Peter Marino Architect
The flow of the boutique and the layout of the merchandise here is less formal and less traditional than the style typically found at other Chanel boutiques. The feeling is a bit more casual…
What was the most difficult issue about working within this building type or the most unexpected challenge that may have influenced new thought in your project?
The flow of the boutique and the layout of the merchandise here is less formal and less traditional than the style typically found at other Chanel boutiques. The feeling is a bit more casual and lends an edgier feel to the space to appeal to the downtown shopper, and to attract the younger customer who is likely shopping there. Nonetheless, many iconic elements were retained that reflect the brand’s heritage, such as the black and white graphicism with which the house is identified, used here throughout the store.
In order to create visual energy and give the boutique an open and modern feel there are no rooms per se. Rather the manipulation of surface treatments (color, texture, sheen) on floors, ceilings and walls defines various distinct areas of commerce, which aggregate into a latter day bazaar.
Did this project expand or evolve your role as an architect in any way?

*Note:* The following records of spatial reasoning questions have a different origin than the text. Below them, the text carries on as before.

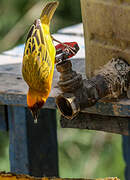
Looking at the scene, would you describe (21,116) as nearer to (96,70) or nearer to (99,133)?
(96,70)

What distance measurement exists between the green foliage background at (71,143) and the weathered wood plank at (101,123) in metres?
1.60

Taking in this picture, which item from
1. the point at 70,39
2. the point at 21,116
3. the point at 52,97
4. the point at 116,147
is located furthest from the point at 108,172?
the point at 52,97

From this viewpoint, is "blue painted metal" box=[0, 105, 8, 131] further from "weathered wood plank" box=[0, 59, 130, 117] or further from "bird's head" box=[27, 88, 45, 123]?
"bird's head" box=[27, 88, 45, 123]

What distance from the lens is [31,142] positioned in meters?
2.17

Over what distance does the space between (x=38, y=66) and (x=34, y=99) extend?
0.12m

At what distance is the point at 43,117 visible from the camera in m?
2.22

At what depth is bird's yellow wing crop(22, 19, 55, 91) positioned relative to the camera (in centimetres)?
167

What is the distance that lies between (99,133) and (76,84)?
1.93 meters

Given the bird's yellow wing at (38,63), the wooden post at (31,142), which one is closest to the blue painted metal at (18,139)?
the wooden post at (31,142)

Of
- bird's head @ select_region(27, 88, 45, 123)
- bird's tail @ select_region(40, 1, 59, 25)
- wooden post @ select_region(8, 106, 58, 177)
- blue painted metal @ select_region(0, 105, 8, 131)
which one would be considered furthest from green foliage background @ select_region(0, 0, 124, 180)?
bird's head @ select_region(27, 88, 45, 123)

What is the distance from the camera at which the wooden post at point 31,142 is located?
2.12 metres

In general, do you feel that the role of the architect is changing on current projects?
Architecture has always involved coordinating the efforts and goals of many different parties to achieve a coherent and compelling environment. The difference now is that even small projects are far more complex than in the past. We add to this complexity, and to the richness of the resulting spaces, by introducing art in a way that engages and becomes part of the architecture.